- [正文]
※

本节书摘来自华章社区《深入理解Spark:核心思想与源码分析》一书中的第3章,第3.12节Spark环境更新,作者耿嘉安,更多章节内容可以访问云栖社区“华章社区”公众号查看
3.12 Spark环境更新
在SparkContext的初始化过程中,可能对其环境造成影响,所以需要更新环境,代码如下。
postEnvironmentUpdate()
postApplicationStart()
SparkContext初始化过程中,如果设置了spark.jars属性, spark.jars指定的jar包将由addJar方法加入httpFileServer的jarDir变量指定的路径下。spark.files指定的文件将由addFile方法加入httpFileServer的fileDir变量指定的路径下。见代码清单3-49。
代码清单3-49 依赖文件处理
val jars: Seq[String] =
conf.getOption("spark.jars").map(_.split(",")).map(_.filter(_.size != 0)).toSeq.flatten
val files: Seq[String] =
conf.getOption("spark.files").map(_.split(",")).map(_.filter(_.size != 0)).toSeq.flatten
// Add each JAR given through the constructor
if (jars != null) {
jars.foreach(addJar)
}
if (files != null) {
files.foreach(addFile)
}
httpFileServer的addFile和addJar方法,见代码清单3-50。
代码清单3-50 HttpFileServer提供对依赖文件的访问
def addFile(file: File) : String = {
addFileToDir(file, fileDir)
serverUri + "/files/" + file.getName
}
def addJar(file: File) : String = {
addFileToDir(file, jarDir)
serverUri + "/jars/" + file.getName
}
def addFileToDir(file: File, dir: File) : String = {
if (file.isDirectory) {
throw new IllegalArgumentException(s"$file cannot be a directory.")
}
Files.copy(file, new File(dir, file.getName))
dir + "/" + file.getName
}
postEnvironmentUpdate的实现见代码清单3-51,其处理步骤如下:
1)通过调用SparkEnv的方法environmentDetails最终影响环境的JVM参数、Spark 属性、系统属性、classPath等,参见代码清单3-52。
2)生成事件SparkListenerEnvironmentUpdate,并post到listenerBus,此事件被Environ-mentListener监听,最终影响EnvironmentPage页面中的输出内容。
代码清单3-51 postEnvironmentUpdate的实现
private def postEnvironmentUpdate() {
if (taskScheduler != null) {
val schedulingMode = getSchedulingMode.toString
val addedJarPaths = addedJars.keys.toSeq
val addedFilePaths = addedFiles.keys.toSeq
val environmentDetails =
SparkEnv.environmentDetails(conf, schedulingMode, addedJarPaths, addedFilePaths)

※

- [任务要求]
1. 在Spark环境更新一节中,spark.jars属性指定的jar包由哪个方法加入httpFileServer的jarDir变量指定的路径下?
2. 请从Spark环境更新一节停止之处接着写下去。
以下各行取自另一来源。

- [所给数据]
※

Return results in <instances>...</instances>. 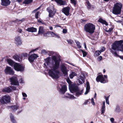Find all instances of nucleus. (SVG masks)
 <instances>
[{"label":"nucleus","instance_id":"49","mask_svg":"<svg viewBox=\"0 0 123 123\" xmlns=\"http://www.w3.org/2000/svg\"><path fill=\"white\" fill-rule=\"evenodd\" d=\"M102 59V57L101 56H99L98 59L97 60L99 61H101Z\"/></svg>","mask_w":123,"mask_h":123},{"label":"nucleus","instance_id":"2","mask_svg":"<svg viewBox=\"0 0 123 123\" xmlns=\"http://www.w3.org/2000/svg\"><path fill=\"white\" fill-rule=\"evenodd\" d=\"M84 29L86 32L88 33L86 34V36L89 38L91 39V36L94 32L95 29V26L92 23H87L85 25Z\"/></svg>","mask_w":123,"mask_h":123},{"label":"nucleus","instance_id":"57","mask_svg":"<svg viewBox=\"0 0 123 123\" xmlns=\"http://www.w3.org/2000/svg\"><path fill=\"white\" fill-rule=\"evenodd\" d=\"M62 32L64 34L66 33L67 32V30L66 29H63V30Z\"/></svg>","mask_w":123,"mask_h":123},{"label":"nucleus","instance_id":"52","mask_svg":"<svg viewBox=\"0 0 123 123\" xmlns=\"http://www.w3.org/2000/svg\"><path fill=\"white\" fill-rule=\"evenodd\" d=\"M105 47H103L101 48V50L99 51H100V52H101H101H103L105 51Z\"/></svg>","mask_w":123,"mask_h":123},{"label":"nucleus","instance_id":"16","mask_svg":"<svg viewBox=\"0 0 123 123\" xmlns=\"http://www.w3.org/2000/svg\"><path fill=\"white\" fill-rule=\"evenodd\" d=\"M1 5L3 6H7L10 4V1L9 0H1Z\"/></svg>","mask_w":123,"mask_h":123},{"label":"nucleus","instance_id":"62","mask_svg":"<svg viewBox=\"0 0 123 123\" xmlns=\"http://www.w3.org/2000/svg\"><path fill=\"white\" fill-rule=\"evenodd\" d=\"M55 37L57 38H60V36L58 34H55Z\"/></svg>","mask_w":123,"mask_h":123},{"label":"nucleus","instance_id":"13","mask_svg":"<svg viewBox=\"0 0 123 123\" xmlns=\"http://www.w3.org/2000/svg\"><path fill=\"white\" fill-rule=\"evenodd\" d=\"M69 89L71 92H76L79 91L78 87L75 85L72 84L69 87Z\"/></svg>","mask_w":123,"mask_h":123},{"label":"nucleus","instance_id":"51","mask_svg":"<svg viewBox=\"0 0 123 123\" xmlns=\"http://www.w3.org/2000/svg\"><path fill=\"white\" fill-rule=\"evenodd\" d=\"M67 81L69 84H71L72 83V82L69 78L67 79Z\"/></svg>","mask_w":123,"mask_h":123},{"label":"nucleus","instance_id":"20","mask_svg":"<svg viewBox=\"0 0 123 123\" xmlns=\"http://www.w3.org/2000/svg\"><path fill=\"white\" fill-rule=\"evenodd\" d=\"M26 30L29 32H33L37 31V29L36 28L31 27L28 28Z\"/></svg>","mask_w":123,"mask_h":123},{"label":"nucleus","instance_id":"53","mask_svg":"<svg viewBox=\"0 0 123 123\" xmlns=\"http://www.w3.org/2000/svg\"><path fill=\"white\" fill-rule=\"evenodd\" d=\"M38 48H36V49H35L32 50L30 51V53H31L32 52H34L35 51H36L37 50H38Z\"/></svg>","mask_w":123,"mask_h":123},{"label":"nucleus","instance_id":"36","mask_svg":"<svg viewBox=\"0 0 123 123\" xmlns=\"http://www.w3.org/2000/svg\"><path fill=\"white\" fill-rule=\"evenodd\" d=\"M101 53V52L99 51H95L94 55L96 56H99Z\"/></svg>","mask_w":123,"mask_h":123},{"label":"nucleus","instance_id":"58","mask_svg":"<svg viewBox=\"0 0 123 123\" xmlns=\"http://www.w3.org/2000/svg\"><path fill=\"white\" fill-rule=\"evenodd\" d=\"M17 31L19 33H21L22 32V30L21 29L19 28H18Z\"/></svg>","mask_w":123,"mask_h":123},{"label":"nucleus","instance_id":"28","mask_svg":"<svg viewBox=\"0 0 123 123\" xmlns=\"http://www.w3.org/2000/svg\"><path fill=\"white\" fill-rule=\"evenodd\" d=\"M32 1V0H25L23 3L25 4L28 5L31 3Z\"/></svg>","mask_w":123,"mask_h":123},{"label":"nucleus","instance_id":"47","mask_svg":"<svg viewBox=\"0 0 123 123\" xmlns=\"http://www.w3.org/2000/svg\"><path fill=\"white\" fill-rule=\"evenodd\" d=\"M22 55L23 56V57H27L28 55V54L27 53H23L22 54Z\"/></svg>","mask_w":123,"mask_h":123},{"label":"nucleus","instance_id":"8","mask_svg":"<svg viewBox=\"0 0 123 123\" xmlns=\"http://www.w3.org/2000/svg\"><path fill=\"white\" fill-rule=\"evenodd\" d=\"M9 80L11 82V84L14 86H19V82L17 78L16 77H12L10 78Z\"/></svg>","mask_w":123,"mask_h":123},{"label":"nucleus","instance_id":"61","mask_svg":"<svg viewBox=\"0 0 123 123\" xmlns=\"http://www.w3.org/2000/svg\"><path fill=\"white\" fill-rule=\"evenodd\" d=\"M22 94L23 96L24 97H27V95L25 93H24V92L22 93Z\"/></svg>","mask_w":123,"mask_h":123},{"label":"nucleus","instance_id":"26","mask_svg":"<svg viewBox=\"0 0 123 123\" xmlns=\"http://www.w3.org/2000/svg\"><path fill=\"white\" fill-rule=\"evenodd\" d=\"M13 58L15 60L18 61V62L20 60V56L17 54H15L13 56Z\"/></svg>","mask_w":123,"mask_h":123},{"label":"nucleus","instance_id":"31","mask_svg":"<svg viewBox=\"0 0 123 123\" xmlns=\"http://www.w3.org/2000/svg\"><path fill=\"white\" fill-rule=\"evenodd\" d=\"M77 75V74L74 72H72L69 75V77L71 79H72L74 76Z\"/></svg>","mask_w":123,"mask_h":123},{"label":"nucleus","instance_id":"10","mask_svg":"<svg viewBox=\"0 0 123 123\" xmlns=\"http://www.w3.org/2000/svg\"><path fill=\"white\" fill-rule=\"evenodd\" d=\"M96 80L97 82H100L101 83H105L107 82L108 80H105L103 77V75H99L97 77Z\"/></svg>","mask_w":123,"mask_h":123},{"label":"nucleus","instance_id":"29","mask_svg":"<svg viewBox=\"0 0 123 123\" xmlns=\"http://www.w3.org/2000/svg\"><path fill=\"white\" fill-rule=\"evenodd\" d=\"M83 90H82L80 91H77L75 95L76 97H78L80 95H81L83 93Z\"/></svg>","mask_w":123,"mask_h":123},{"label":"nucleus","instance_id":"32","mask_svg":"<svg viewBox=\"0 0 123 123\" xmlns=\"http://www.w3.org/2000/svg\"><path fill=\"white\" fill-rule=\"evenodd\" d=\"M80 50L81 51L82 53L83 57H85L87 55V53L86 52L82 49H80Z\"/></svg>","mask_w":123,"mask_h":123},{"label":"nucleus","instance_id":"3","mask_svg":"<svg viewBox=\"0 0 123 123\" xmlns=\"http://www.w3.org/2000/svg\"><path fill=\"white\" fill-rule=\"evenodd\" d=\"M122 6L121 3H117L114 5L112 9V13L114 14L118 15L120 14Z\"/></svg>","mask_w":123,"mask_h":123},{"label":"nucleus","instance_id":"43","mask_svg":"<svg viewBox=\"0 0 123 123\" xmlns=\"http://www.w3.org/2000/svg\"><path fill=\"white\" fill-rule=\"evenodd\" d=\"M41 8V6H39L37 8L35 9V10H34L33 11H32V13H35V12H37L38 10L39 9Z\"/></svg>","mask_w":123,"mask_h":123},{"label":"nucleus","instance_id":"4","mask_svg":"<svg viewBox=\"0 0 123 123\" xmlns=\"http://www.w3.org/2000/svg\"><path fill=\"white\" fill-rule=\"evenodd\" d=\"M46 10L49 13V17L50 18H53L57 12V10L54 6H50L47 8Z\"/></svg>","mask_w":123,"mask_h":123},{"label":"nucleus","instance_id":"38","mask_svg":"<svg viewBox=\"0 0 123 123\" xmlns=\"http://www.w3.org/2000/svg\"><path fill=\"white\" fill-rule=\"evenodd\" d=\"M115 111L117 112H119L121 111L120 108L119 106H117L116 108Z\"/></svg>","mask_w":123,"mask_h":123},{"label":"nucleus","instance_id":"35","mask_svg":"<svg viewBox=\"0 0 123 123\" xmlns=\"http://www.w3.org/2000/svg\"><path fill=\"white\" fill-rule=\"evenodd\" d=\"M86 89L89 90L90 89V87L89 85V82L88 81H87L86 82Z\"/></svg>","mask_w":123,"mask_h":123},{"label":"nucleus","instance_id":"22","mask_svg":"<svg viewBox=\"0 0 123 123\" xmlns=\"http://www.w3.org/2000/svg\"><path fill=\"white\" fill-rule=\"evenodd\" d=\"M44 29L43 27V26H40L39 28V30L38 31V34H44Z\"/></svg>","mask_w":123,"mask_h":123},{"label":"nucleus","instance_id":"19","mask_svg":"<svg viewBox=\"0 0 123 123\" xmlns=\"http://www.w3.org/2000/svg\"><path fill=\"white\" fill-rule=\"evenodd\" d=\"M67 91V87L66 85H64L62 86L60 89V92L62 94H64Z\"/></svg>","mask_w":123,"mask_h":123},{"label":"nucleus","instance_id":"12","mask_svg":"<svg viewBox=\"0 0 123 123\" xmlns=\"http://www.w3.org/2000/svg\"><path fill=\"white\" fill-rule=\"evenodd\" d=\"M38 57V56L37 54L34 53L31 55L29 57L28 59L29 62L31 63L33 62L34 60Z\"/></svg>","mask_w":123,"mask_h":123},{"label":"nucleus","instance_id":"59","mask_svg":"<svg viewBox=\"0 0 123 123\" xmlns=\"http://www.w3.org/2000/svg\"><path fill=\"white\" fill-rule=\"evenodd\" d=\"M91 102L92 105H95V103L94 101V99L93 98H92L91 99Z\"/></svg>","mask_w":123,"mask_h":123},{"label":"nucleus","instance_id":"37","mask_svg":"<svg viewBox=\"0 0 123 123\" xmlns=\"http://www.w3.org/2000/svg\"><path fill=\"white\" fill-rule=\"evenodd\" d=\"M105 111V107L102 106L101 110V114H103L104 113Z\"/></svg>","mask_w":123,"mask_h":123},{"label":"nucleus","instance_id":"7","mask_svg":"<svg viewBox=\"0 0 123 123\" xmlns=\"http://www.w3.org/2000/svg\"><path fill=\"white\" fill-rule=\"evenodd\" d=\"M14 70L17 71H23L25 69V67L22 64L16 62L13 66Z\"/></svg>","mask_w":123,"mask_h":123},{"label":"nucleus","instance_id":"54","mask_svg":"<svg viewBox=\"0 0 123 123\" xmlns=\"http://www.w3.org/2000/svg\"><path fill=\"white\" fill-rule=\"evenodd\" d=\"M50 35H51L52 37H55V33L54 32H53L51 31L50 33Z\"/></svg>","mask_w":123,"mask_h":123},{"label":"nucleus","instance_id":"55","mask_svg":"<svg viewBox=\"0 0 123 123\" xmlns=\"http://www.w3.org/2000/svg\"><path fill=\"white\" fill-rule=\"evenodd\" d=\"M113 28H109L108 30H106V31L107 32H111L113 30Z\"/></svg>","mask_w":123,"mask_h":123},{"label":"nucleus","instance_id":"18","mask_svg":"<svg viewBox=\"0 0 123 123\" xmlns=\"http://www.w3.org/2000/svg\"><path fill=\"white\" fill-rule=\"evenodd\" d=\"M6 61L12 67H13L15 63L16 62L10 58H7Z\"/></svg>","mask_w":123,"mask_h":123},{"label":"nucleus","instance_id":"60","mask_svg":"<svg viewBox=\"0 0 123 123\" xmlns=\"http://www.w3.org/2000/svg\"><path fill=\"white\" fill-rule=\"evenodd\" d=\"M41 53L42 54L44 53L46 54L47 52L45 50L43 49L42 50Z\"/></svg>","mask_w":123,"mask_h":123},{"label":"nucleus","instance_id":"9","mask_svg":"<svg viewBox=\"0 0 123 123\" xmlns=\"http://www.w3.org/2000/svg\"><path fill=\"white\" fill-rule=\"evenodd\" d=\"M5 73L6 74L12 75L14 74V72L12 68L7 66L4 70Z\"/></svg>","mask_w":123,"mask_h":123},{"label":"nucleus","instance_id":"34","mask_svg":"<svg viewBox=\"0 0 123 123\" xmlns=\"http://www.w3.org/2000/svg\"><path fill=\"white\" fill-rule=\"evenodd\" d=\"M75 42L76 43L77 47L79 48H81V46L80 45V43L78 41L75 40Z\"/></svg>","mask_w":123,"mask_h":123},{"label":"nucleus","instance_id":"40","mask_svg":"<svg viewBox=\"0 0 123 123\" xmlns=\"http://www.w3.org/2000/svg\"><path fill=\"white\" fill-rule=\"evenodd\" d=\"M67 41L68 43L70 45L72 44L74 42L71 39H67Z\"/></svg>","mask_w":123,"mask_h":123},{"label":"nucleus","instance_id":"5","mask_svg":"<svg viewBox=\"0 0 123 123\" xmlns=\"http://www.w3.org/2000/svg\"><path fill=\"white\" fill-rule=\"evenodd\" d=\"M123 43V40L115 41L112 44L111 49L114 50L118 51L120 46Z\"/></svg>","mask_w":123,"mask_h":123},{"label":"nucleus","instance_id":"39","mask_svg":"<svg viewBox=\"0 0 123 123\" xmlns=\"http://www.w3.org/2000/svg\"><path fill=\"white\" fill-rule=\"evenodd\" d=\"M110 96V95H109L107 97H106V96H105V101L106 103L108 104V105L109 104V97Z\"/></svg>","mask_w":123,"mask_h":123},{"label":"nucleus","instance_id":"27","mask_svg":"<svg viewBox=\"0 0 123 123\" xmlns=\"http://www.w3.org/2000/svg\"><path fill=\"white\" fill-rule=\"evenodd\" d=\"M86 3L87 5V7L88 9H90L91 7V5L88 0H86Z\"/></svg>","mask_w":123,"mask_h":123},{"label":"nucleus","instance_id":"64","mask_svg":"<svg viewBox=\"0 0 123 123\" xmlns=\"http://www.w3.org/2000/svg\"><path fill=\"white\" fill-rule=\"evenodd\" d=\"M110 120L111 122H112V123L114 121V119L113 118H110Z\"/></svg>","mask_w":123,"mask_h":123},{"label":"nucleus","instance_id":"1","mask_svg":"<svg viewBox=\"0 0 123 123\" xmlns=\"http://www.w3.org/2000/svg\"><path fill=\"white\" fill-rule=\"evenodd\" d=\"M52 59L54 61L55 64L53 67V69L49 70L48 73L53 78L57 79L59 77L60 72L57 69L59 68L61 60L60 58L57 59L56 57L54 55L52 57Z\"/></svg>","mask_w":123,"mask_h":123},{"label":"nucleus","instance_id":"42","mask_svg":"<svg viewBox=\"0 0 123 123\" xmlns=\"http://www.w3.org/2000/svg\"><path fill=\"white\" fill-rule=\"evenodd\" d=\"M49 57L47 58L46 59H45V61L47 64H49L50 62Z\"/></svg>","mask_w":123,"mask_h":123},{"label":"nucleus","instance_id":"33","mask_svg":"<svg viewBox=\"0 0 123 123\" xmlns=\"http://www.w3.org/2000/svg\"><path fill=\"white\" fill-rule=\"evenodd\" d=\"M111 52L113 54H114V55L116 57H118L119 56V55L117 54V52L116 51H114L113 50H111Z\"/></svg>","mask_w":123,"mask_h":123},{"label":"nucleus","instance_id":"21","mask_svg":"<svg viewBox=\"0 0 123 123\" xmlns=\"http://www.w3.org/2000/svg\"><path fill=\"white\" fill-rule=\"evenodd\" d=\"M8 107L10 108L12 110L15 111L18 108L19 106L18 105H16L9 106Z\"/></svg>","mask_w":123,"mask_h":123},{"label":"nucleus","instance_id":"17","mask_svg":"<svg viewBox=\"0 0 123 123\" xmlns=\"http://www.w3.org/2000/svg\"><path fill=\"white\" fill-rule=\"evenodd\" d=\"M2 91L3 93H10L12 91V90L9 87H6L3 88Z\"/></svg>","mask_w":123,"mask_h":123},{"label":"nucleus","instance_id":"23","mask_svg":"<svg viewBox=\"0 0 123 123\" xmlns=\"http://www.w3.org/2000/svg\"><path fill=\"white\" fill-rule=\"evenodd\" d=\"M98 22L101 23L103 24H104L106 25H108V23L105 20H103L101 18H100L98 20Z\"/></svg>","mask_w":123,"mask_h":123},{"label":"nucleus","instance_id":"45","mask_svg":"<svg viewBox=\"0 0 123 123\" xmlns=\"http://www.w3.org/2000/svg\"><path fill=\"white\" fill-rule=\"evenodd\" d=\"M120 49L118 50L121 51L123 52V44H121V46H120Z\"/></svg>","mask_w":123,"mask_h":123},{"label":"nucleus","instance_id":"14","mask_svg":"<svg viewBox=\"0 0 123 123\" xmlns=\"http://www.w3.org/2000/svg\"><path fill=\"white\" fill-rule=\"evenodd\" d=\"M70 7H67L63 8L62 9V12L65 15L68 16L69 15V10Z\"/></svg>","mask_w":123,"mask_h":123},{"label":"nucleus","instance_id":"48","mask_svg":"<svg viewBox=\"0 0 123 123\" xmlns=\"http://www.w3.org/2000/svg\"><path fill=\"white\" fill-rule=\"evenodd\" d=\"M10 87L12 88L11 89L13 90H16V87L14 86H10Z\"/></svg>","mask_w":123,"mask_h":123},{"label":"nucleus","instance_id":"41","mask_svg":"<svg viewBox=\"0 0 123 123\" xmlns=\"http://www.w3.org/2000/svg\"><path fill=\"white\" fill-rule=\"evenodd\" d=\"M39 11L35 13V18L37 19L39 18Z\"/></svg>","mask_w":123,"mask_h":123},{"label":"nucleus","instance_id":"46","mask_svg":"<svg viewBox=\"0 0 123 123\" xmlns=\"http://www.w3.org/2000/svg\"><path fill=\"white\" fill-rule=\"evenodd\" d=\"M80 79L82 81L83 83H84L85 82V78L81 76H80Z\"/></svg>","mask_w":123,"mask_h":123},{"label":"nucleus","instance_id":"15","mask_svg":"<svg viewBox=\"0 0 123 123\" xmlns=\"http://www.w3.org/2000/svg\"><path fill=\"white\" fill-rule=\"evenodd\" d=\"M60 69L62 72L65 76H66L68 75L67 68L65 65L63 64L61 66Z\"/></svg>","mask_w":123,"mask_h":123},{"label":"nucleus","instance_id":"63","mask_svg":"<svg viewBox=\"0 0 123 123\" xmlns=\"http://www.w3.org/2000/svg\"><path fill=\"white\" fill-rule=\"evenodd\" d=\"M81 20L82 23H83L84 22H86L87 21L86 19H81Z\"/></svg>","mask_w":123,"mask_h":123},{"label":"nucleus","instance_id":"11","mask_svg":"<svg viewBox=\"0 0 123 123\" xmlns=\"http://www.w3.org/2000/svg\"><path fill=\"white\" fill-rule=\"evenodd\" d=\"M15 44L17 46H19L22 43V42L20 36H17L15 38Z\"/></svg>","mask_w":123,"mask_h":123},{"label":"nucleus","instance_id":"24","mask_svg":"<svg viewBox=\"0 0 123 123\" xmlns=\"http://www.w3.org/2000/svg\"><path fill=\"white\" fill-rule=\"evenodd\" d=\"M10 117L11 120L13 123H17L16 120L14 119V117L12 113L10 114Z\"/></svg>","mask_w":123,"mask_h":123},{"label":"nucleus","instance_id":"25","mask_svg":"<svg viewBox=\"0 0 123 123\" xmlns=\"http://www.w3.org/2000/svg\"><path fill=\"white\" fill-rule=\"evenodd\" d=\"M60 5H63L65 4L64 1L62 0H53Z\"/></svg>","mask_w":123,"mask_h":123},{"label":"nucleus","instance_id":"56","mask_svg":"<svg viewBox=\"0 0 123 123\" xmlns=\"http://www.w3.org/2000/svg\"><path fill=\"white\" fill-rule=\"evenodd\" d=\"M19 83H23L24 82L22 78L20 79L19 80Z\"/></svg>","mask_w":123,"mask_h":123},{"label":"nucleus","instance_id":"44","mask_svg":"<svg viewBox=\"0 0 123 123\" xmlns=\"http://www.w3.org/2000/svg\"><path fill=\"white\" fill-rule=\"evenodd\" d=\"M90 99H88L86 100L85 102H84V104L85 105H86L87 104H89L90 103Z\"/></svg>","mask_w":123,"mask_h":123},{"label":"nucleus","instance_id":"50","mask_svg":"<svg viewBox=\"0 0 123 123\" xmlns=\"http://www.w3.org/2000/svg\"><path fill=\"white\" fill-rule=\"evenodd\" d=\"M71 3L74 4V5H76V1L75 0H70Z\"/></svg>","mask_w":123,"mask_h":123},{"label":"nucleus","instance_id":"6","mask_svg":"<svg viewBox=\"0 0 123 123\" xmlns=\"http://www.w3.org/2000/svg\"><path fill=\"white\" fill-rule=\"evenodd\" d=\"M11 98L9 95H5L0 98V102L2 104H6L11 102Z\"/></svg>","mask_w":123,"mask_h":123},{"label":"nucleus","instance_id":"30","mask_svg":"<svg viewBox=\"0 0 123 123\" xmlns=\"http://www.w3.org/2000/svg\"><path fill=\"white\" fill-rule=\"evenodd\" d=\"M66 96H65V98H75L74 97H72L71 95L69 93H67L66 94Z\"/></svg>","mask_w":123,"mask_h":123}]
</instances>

※

- [任务结果]
1. 由addJar方法加入。

2.
val environmentUpdate = SparkListenerEnvironmentUpdate(environmentDetails)
listenerBus.post(environmentUpdate)
}
}
代码清单3-52 environmentDetails的实现
val jvmInformation = Seq(
("Java Version", s"$javaVersion ($javaVendor)"),
("Java Home", javaHome),
("Scala Version", versionString)
).sorted
val schedulerMode =
if (!conf.contains("spark.scheduler.mode")) {
Seq(("spark.scheduler.mode", schedulingMode))
} else {
Seq[(String, String)]()
}
val sparkProperties = (conf.getAll ++ schedulerMode).sorted
// System properties that are not java classpaths
val systemProperties = Utils.getSystemProperties.toSeq
val otherProperties = systemProperties.filter { case (k, _) =>
k != "java.class.path" && !k.startsWith("spark.")
}.sorted
// Class paths including all added jars and files
val classPathEntries = javaClassPath
.split(File.pathSeparator)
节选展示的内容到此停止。